どうすればいい、未だに魔物が発生した原因は特定できないし、陛下はこの件に関与せず、寝室で戯れているばかりだ。」
なすすべもなく、頭を抱えている宰相に兵士からの報告が上がる。
「報告いたします!西の辺境伯領が魔物により壊滅いたしました!」
その報告は宰相や周囲で話し合いを行っていた貴族たちに衝撃をもたらす。
「な、なんだと!おい、その報告は本当だろうな、嘘であれば貴様の首を即刻跳ね飛ばすぞ!」
宰相は突拍子もない報告を信じることができず、鬼のような形相で兵士をにらみつけてしまう。この国では貴族に目をつけられるだけで平民は生きていけないのだ。報告を行った兵士も宰相に睨め付けられ恐怖していた。
「ひ、ひぃ~っ。」
恐怖のせいでいつまで経っても宰相の質問に答えない兵士にイライラし始めたのだろう。宰相は大きな声で彼を怒鳴り始める。
「さっさと答えろと申しているのだ!先ほどの報告は真実なのか偽りなのか、早く答えろ!」
「も、も、申し訳ございません。先ほどの報告は真実でございます。誓って嘘ではございません、ですので、どうか殺さないでください。」
宰相の怒鳴り声で兵士は完全に委縮してしまう。
「クソッ!まさか魔物の動きがここまで早いとは。んっ、おい、貴様いつまでここにいるのだ!報告が終わればさっさとどっかに行け!貴様程度が居て良い場所ではない。」
再び宰相が怒鳴り上げると今度こそ殺されてしまうのではないかと危惧した兵士は脱兎のごとく立ち去るのであった。

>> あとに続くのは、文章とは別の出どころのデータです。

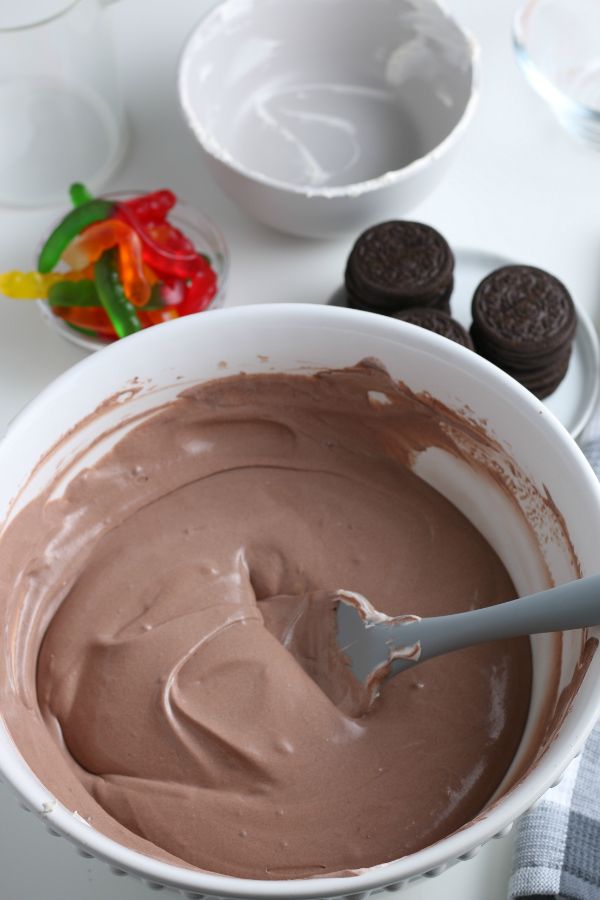 whipped cream and chocolate pudding combined in a bowl, next to a bowl of gummy worms and a plate of oreo cookies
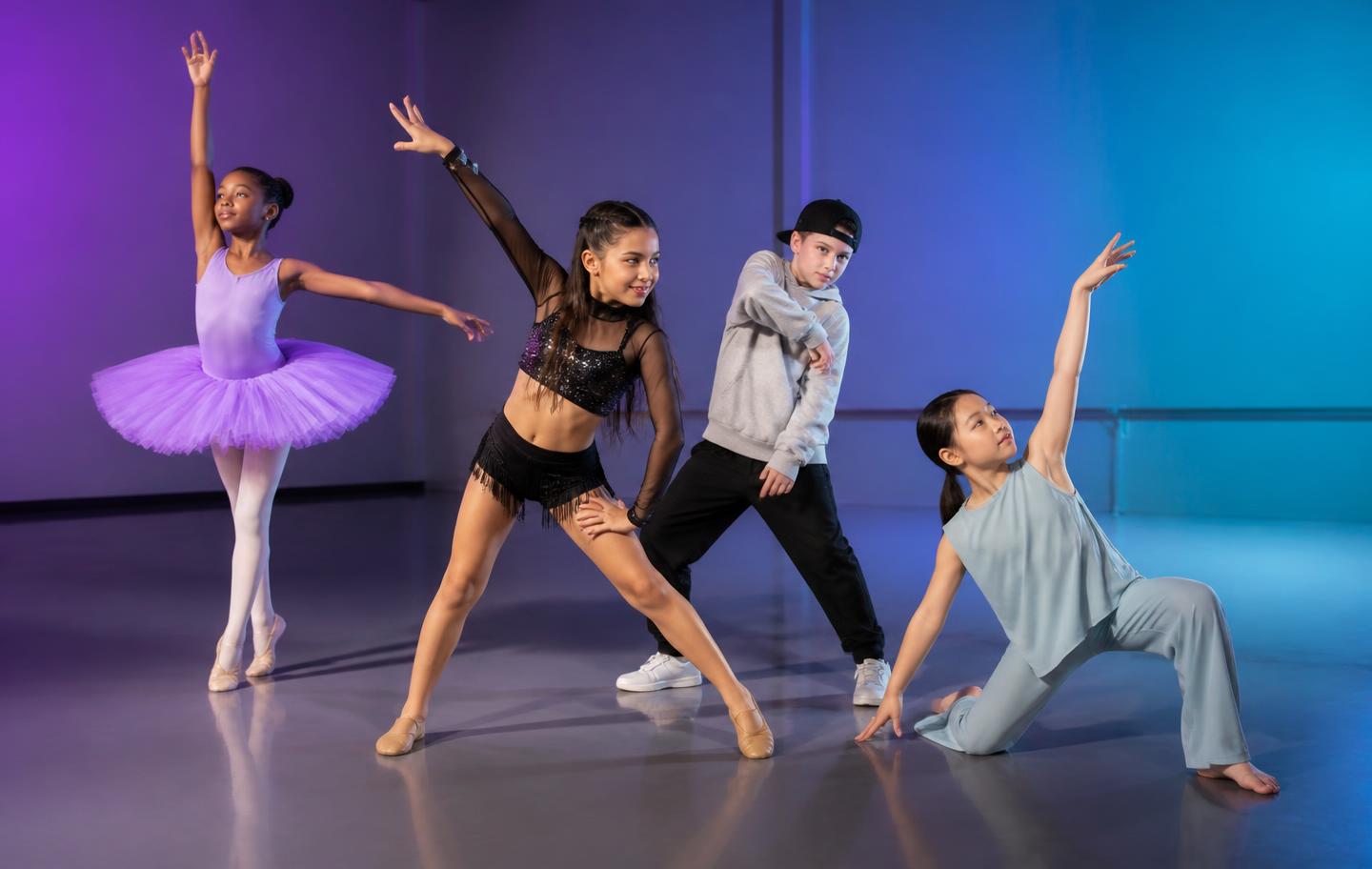 A diverse group of young dancers moving together in a lit studio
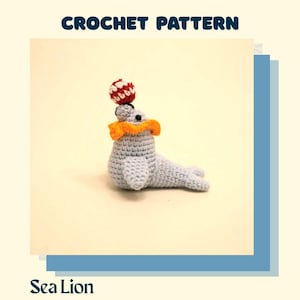 May include: A crocheted sea lion toy in light blue, with an orange collar and a red and white ball balanced on its head. The words "CROCHET PATTERN" and "Sea Lion" are displayed in the image.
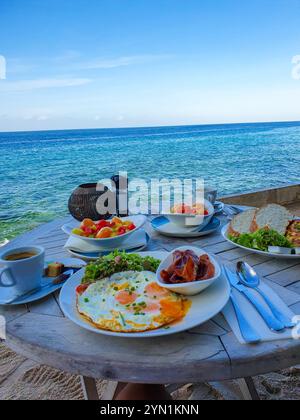 Genießen Sie ein köstliches Frühstück mit Eiern, Speck, frischen Salaten und Obst, das alle an einem Tisch mit Blick auf die ruhigen Meereswellen unter dem klaren blauen Himmel auf Aruba genossen wird Stockfoto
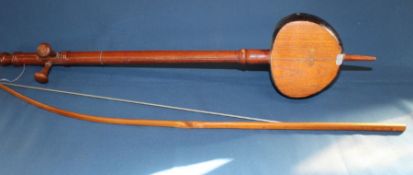 Single string musical instrument made from a coconut with bow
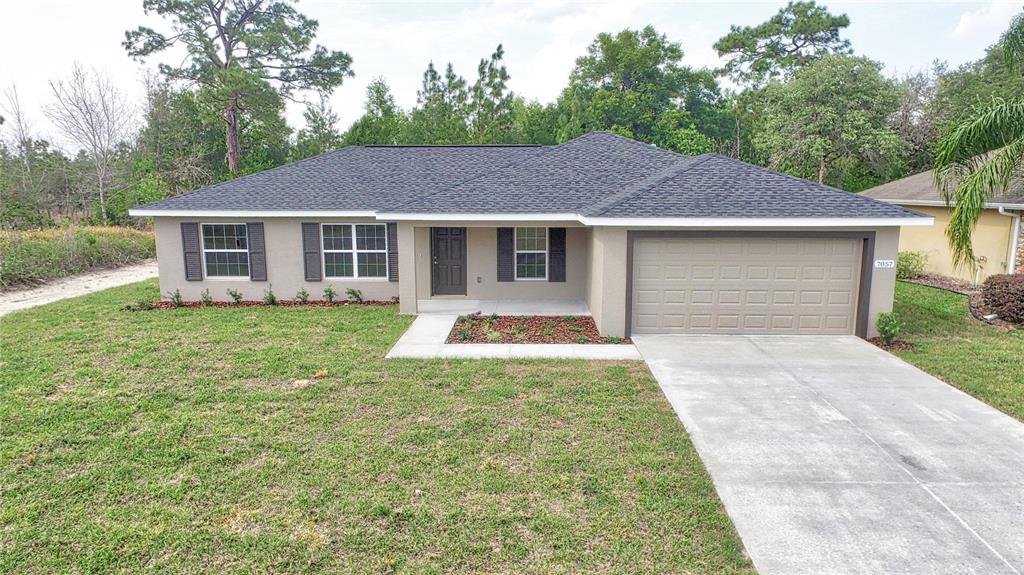 16219 Southwest 48th Circle Ocala, FL 34473 - Photo 2 of 36 a front view of a house with yard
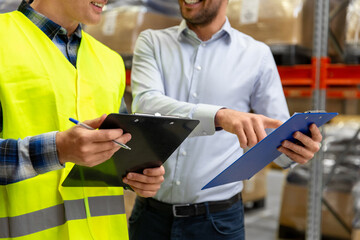 wholesale, logistic business and people concept - close up of manual worker and businessman with clipboards at warehouse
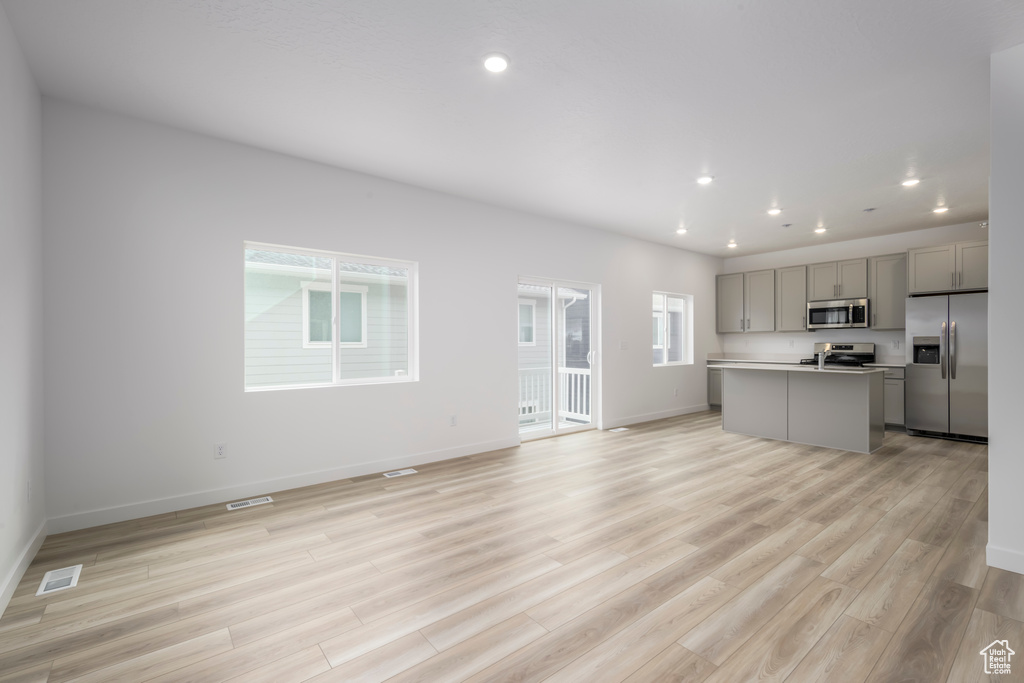 Unfurnished living room featuring light wood-type flooring and recessed lighting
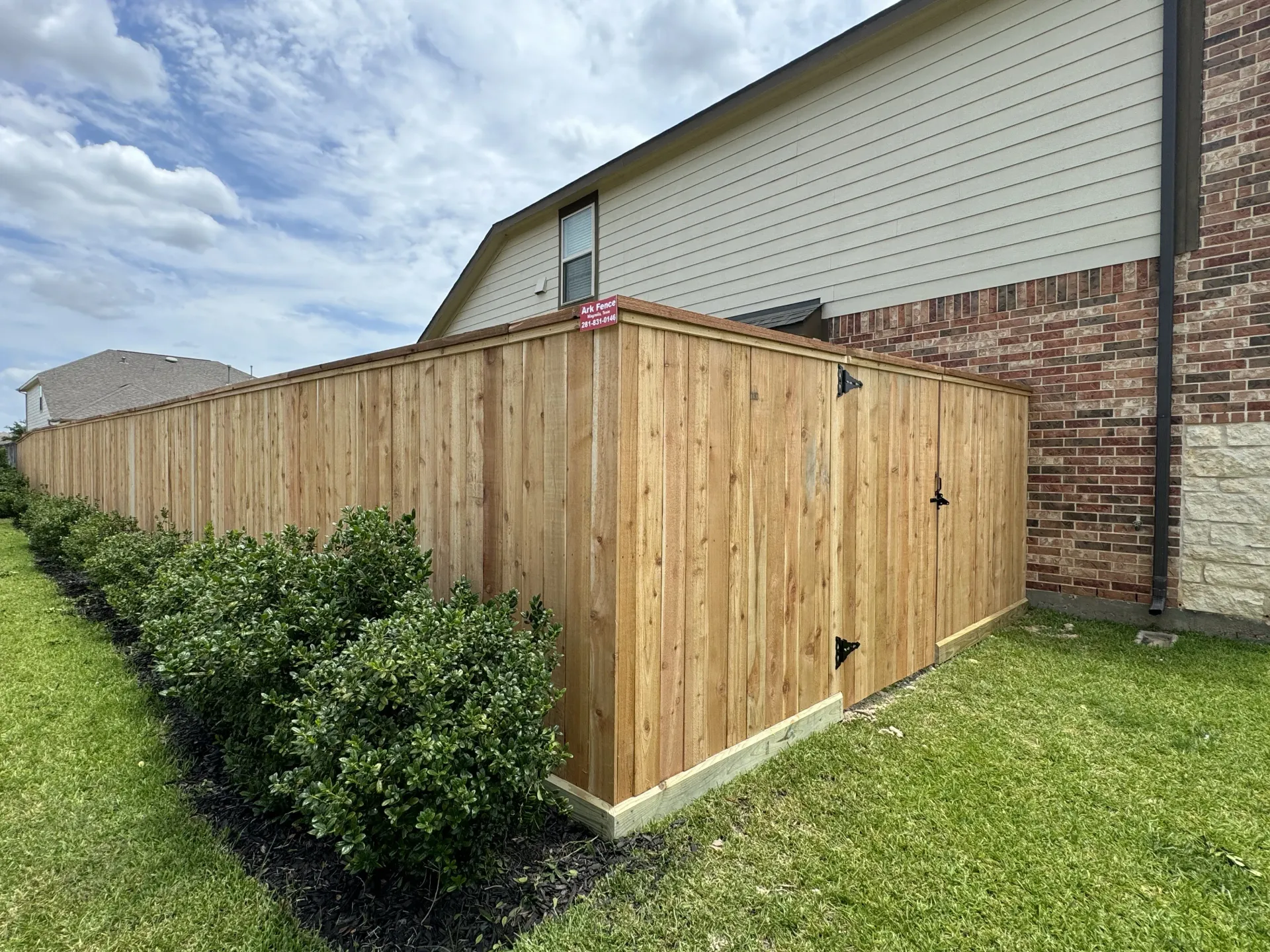 Backyard wood fence with gate by Ark Fence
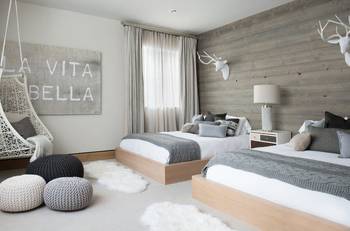 Modern Scandinavian bedroom with wooden accent wall and neutral palette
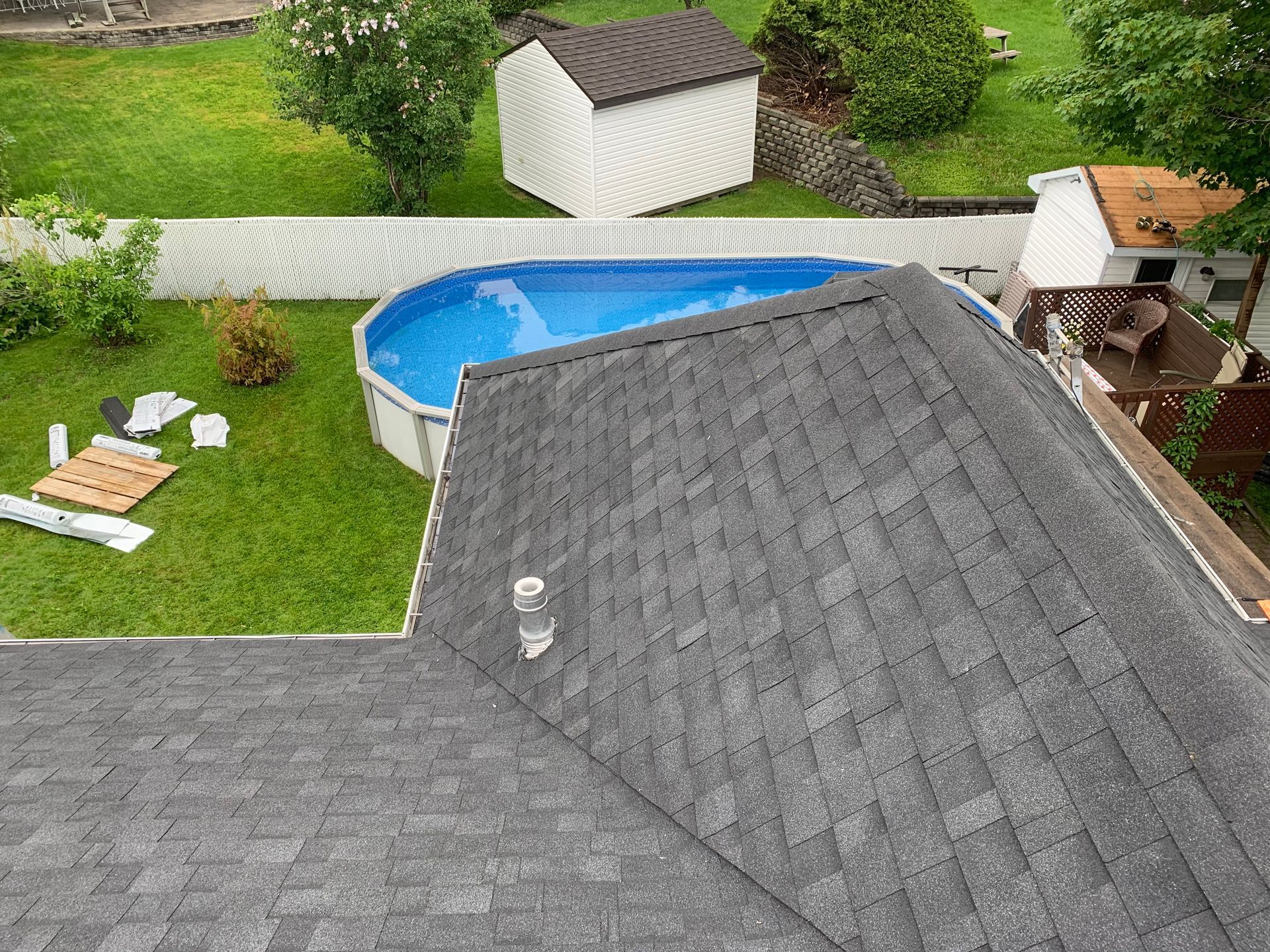 Vue aérienne du toit d'une maison et de l'arrière-cour avec une piscine, une pelouse et un hangar.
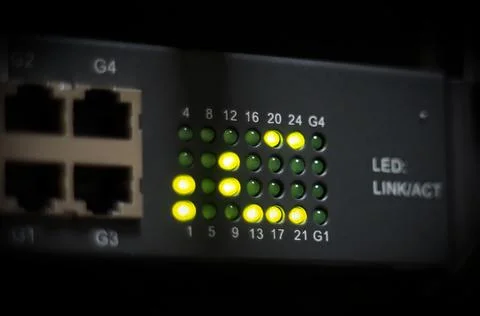 Network connection technology with network switch router, status LED showing Stock Photos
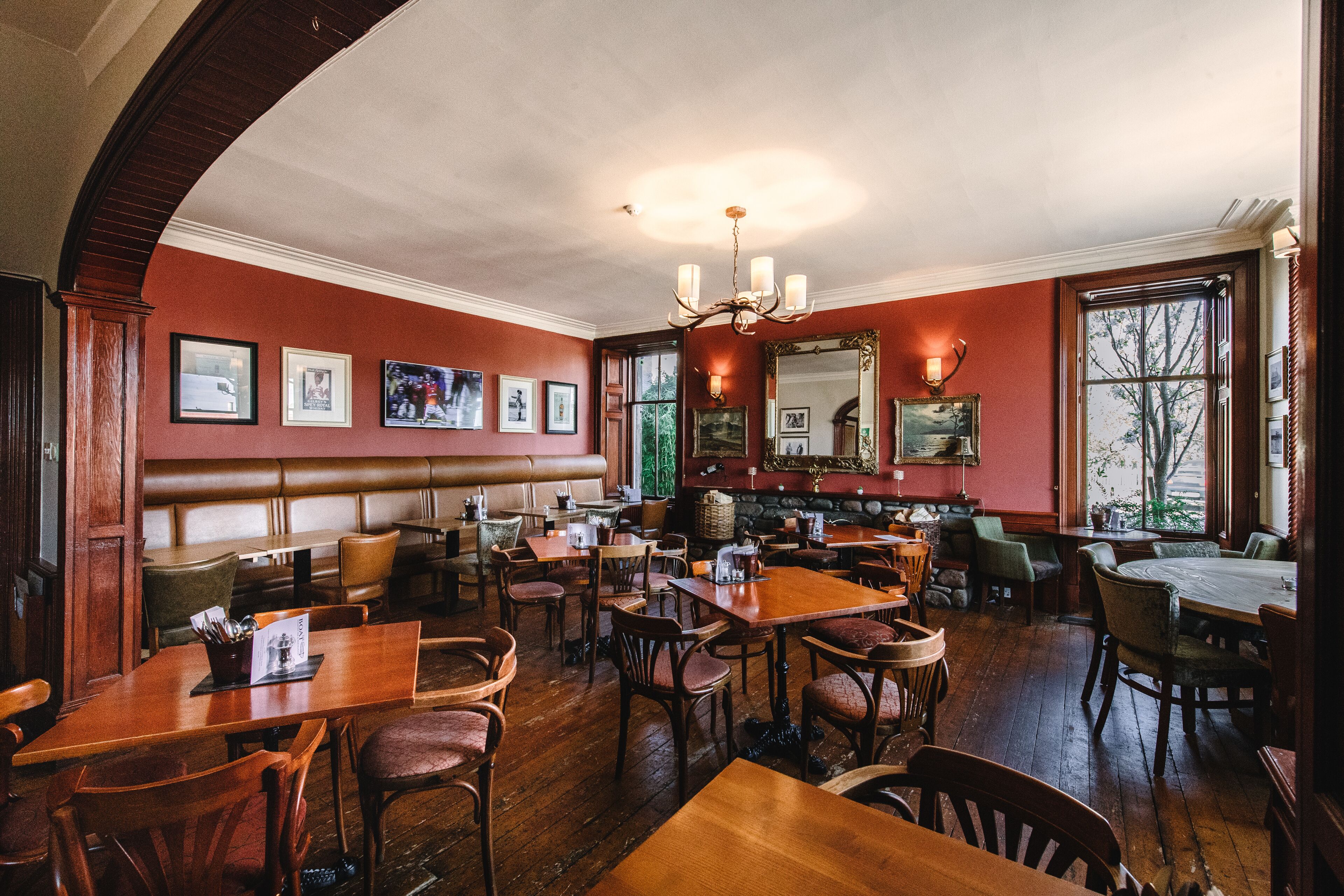 A restaurant with wooden tables and chairs, a chandelier, and framed pictures on the walls.
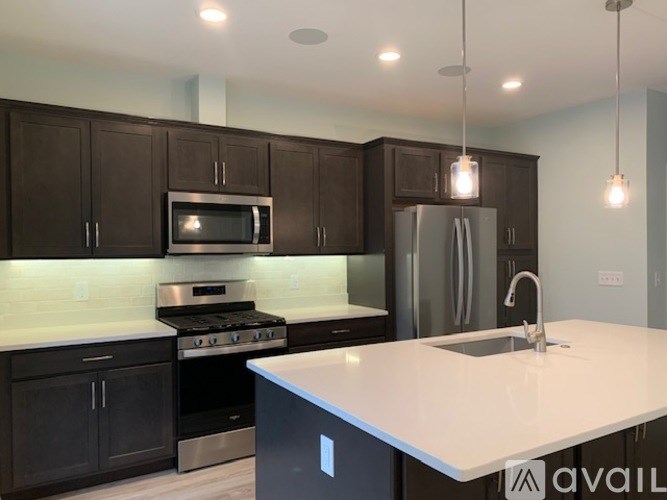 A kitchen with dark brown cabinets and a white countertop.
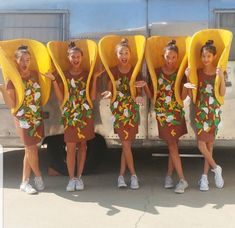 five girls in matching outfits with bananas on their heads and arms, posing for the camera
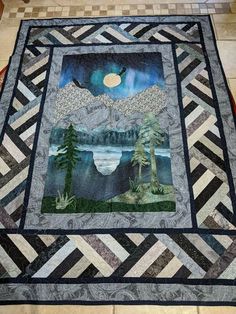 a quilted table runner with mountains and trees in the background, on a tile floor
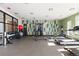A community gym offers a variety of equipment for a full workout with patterned accent wall at 420 E Fremont Pl # 309, Centennial, CO 80122
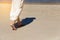 Theâ€‹ Low angle behind woman walking barefoot on beach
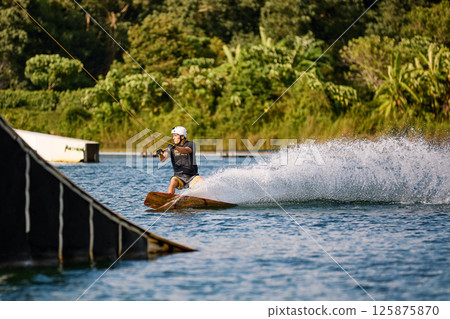 Wakeboarder Riding on Water Holding Tow Rope 125875870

「宰相殿、これは非常にまずいですぞ。何とかして今回の原因を突き止めなければなりません。」
「しかし、どれだけ調べても原因が分からないのだぞ。これ以上何を調べればいいのだ。」
宰相が周囲の貴族達に声をかけると皆黙り込んでしまう。みな、何かしなければならないとは言うものの、具体的には何をすればよいのかこれ以上思いつかないのだ。そんな中、貴族の1人が妙案を思いつく。
「そういえば、魔物が目撃され始めたのは前国王陛下が崩御されてからではないですか?もしかすれば、陛下の遺品の中に手がかりがあるかもしれませぬ。」
「そうか、それだ!よく言ってくれた、私は直ぐにでも陛下に許可を頂き、前国王陛下の遺品を確認する!」
宰相は騒ぎの原因を確かめるために前国王の遺品を捜索するのであった。